— start Supplied entries —

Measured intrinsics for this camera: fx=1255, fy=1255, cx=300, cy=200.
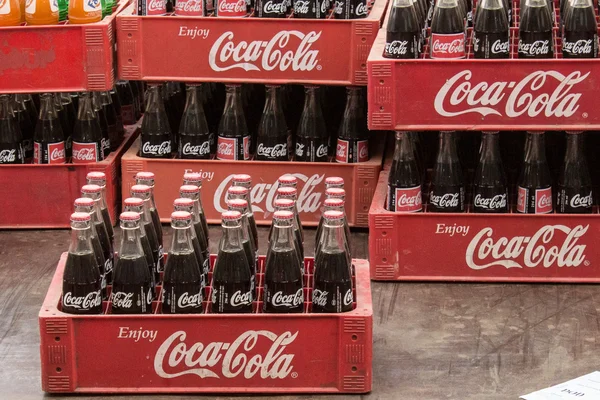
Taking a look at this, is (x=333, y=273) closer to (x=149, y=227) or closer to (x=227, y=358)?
(x=227, y=358)

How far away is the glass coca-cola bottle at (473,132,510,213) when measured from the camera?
504 cm

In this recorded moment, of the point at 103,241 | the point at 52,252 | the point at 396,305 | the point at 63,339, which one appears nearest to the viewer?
the point at 63,339

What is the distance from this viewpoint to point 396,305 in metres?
4.84

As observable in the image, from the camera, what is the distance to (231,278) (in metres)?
3.96

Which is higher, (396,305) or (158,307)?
(158,307)

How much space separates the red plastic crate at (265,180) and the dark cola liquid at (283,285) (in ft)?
5.10

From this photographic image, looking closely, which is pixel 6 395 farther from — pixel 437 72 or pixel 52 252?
pixel 437 72

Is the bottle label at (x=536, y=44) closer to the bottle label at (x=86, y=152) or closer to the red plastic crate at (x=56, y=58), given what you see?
the red plastic crate at (x=56, y=58)

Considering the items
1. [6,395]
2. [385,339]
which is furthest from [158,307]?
[385,339]

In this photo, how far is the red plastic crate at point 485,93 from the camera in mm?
4848

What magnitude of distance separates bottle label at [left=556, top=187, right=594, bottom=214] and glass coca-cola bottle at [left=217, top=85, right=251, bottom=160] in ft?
4.73

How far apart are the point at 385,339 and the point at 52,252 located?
5.41 ft

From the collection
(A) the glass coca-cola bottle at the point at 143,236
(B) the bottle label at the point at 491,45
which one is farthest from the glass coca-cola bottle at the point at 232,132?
(A) the glass coca-cola bottle at the point at 143,236

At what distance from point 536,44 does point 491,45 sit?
173 mm
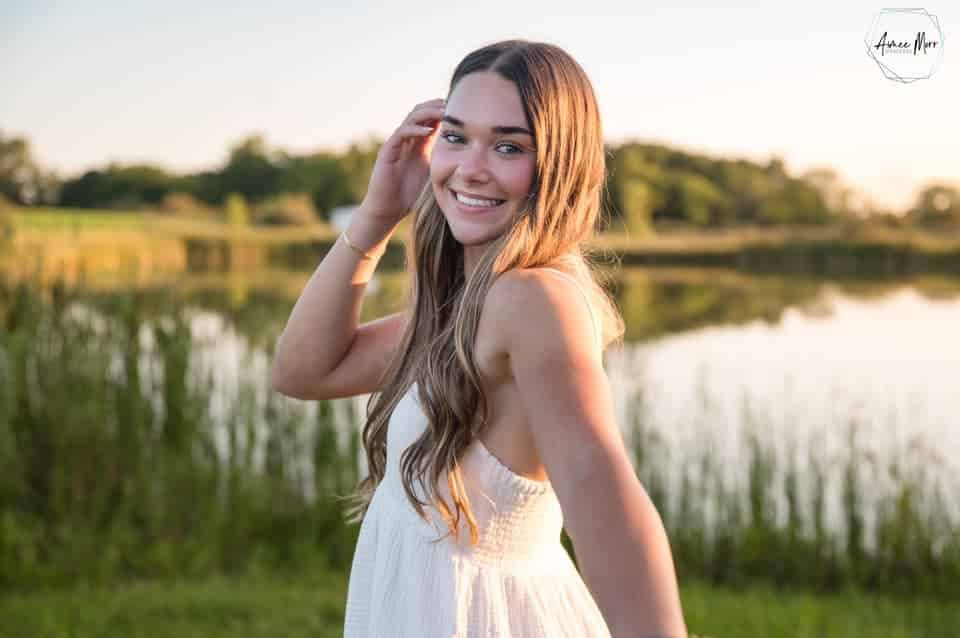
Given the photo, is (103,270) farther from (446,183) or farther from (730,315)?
(730,315)

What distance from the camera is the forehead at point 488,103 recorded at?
1314mm

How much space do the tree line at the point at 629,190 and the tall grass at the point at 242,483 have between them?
4.90m

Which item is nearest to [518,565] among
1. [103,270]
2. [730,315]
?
[103,270]

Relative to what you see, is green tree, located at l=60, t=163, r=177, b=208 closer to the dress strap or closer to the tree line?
Answer: the tree line

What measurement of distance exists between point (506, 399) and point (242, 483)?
13.8ft

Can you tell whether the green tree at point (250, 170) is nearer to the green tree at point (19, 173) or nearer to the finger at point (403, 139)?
the green tree at point (19, 173)

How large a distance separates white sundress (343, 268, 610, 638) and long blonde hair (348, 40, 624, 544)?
2 centimetres

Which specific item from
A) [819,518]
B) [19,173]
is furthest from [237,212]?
→ [819,518]

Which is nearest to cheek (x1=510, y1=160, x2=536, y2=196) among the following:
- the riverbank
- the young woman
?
the young woman

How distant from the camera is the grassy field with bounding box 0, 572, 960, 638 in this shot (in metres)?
3.96

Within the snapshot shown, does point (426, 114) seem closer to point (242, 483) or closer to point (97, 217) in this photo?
point (242, 483)

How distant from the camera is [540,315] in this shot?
117 centimetres

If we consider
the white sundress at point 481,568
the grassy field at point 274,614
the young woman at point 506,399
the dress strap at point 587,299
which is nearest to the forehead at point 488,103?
the young woman at point 506,399

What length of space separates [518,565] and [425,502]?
0.13m
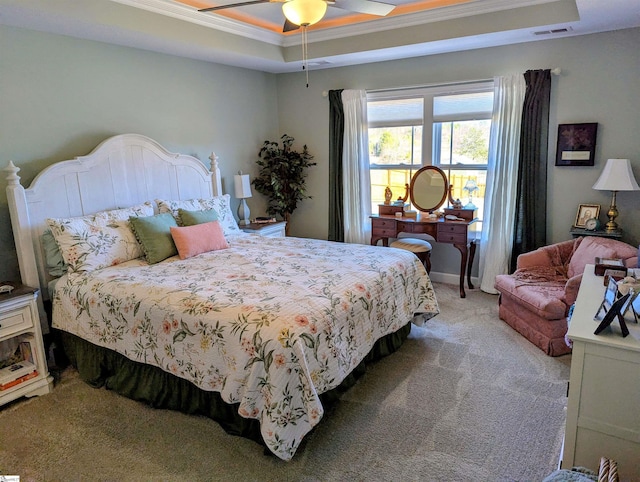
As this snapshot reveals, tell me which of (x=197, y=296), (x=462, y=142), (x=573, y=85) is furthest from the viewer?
(x=462, y=142)

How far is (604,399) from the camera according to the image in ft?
5.45

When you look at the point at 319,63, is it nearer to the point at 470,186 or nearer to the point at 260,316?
the point at 470,186

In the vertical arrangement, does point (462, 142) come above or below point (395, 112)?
below

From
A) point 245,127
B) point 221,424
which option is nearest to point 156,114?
point 245,127

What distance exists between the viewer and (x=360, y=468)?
6.74 ft

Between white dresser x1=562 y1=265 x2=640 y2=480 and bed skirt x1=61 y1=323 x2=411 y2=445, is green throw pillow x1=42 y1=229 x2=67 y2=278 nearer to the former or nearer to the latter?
bed skirt x1=61 y1=323 x2=411 y2=445

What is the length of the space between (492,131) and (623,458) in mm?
3238

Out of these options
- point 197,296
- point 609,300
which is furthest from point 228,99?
point 609,300

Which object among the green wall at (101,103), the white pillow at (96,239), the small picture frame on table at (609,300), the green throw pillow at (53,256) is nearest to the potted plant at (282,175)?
the green wall at (101,103)

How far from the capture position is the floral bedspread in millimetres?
2014

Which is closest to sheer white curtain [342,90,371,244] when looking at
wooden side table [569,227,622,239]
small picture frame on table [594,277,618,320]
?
wooden side table [569,227,622,239]

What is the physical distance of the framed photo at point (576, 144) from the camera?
3.76m

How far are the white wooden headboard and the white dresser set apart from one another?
332cm

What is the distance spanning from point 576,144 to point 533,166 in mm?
388
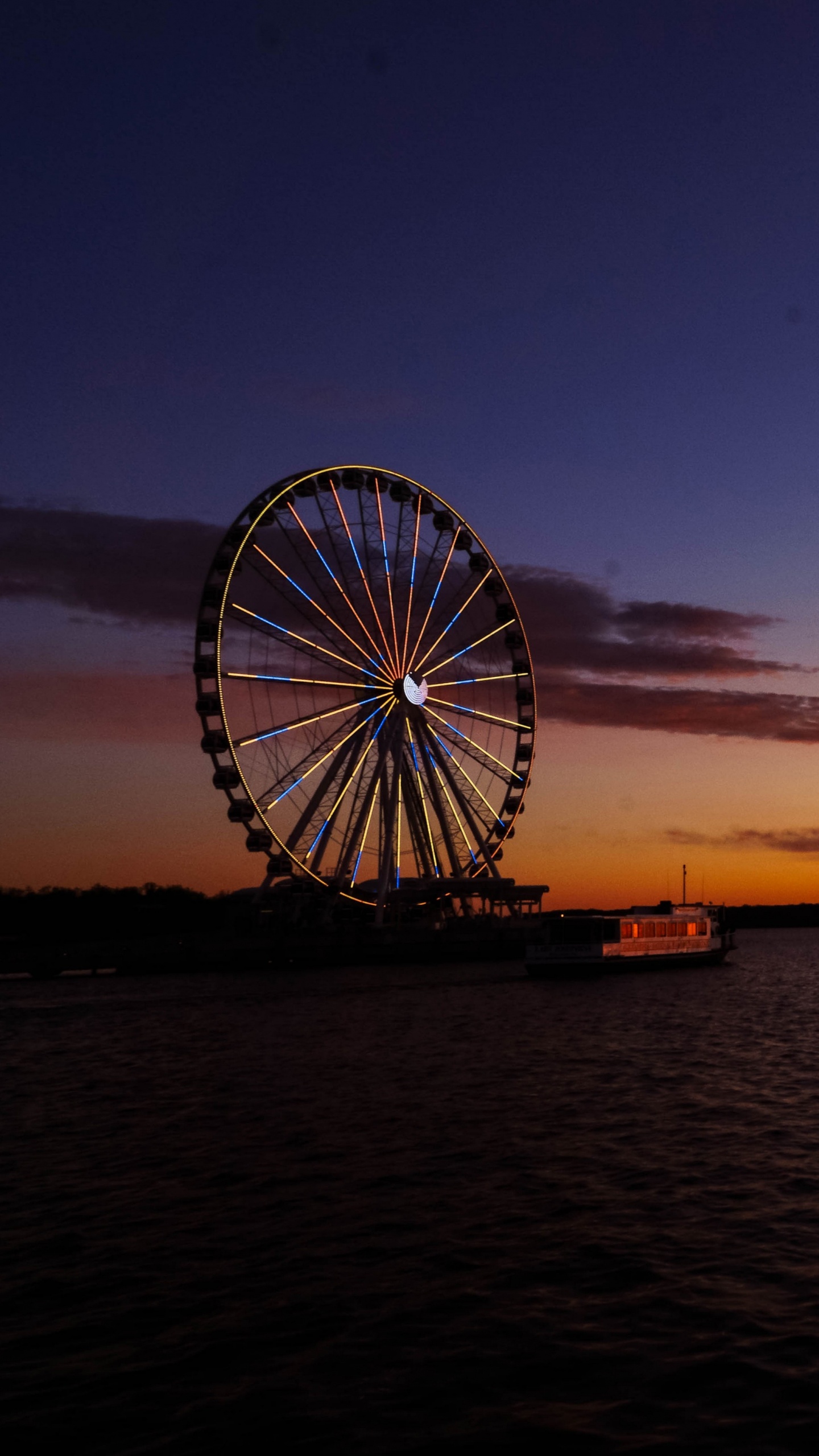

— end Supplied entries —

* **Stated task**
Please copy the records above line for line, with the pictures left out.

* **Correct response**
Measured intrinsics for this camera: fx=1255, fy=1255, cx=300, cy=200.
Taking a look at this, is (x=333, y=273) closer to (x=149, y=227) or closer to (x=227, y=358)?
(x=227, y=358)

How far away is the glass coca-cola bottle at (473,132,510,213) when measured from the camera?
504 cm

In this recorded moment, of the point at 103,241 | the point at 52,252 | the point at 396,305 | the point at 63,339, which one appears nearest to the viewer?
the point at 63,339

What is the distance from this viewpoint to point 396,305 in metres?
4.84

As observable in the image, from the camera, what is the distance to (231,278) (in metres)?
3.96

Which is higher, (396,305) or (158,307)?
(158,307)

How much space separates the red plastic crate at (265,180) and the dark cola liquid at (283,285) (in ft)?
5.10

From this photographic image, looking closely, which is pixel 6 395 farther from — pixel 437 72 or pixel 52 252?
pixel 437 72

Is the bottle label at (x=536, y=44) closer to the bottle label at (x=86, y=152) or closer to the red plastic crate at (x=56, y=58), given what you see?
the red plastic crate at (x=56, y=58)

Considering the items
1. [6,395]
2. [385,339]
which is furthest from [158,307]?
[385,339]

In this photo, how far is the red plastic crate at point 485,93 from the camera in mm?
4848

What magnitude of distance separates bottle label at [left=556, top=187, right=594, bottom=214] and glass coca-cola bottle at [left=217, top=85, right=251, bottom=160] in ft?
4.73

How far apart are the point at 385,339 and the point at 52,252 located?
5.41 ft

From the collection
(A) the glass coca-cola bottle at the point at 143,236
(B) the bottle label at the point at 491,45
which one is farthest from the glass coca-cola bottle at the point at 232,132?
(A) the glass coca-cola bottle at the point at 143,236

At what distance from point 536,44 does point 491,45 sit?
173 mm
Given the photo, is (103,270) farther from (446,183) or farther from (730,315)?
(730,315)

What distance from the camera is the forehead at point 488,103 recorded at?
1314mm

How much space do the tree line at the point at 629,190 and the tall grass at the point at 242,483 have between them?
4.90m

Which item is nearest to [518,565] among
1. [103,270]
2. [730,315]
?
[103,270]

Relative to what you see, is green tree, located at l=60, t=163, r=177, b=208 closer to the dress strap or closer to the tree line?
Answer: the tree line

What measurement of distance exists between point (506, 399) and point (242, 483)?
13.8ft

Can you tell whether the green tree at point (250, 170) is nearer to the green tree at point (19, 173) or nearer to the finger at point (403, 139)?
the green tree at point (19, 173)

How large a distance separates white sundress (343, 268, 610, 638) and long blonde hair (348, 40, 624, 544)?
2 centimetres

Which specific item from
A) [819,518]
B) [19,173]
is furthest from [237,212]?
→ [819,518]

Which is nearest to cheek (x1=510, y1=160, x2=536, y2=196) among the following:
- the riverbank
- the young woman
?
the young woman

How distant from the camera is the grassy field with bounding box 0, 572, 960, 638 in this shot (in metres)?
3.96

Within the snapshot shown, does point (426, 114) seem closer to point (242, 483) or closer to point (97, 217) in this photo?
point (242, 483)

How distant from the camera is [540,315] in this shot?
117 centimetres

If we consider
the white sundress at point 481,568
the grassy field at point 274,614
the young woman at point 506,399
the dress strap at point 587,299
which is nearest to the forehead at point 488,103?
the young woman at point 506,399

What length of space separates [518,565] and [425,502]?
0.13m
As this snapshot reveals, tell me which of (x=197, y=296), (x=462, y=142), (x=573, y=85) is furthest from the viewer?
(x=462, y=142)

How far is (604,399) from the camera according to the image in ft?
5.45

When you look at the point at 319,63, is it nearer to the point at 470,186 or nearer to the point at 260,316?
the point at 470,186

In the vertical arrangement, does point (462, 142) come above or below point (395, 112)?
below

From
A) point 245,127
B) point 221,424
which option is nearest to point 156,114?
point 245,127

What distance exists between the viewer and (x=360, y=468)?
6.74 ft

Between white dresser x1=562 y1=265 x2=640 y2=480 and bed skirt x1=61 y1=323 x2=411 y2=445, is green throw pillow x1=42 y1=229 x2=67 y2=278 nearer to the former or nearer to the latter?
bed skirt x1=61 y1=323 x2=411 y2=445

What is the length of the space between (492,131) and (623,458) in mm?
3238

Out of these options
- point 197,296
- point 609,300
which is furthest from point 228,99?
point 609,300

Which object among the green wall at (101,103), the white pillow at (96,239), the small picture frame on table at (609,300), the green throw pillow at (53,256) is nearest to the potted plant at (282,175)?
the green wall at (101,103)

How far from the capture position is the floral bedspread in millimetres?
2014

Which is closest to sheer white curtain [342,90,371,244] when looking at
wooden side table [569,227,622,239]
small picture frame on table [594,277,618,320]
?
wooden side table [569,227,622,239]

What is the physical distance of the framed photo at point (576, 144) from the camera?
3.76m

How far are the white wooden headboard and the white dresser set apart from one another?
332cm

What is the distance spanning from point 576,144 to point 533,166 in mm?
388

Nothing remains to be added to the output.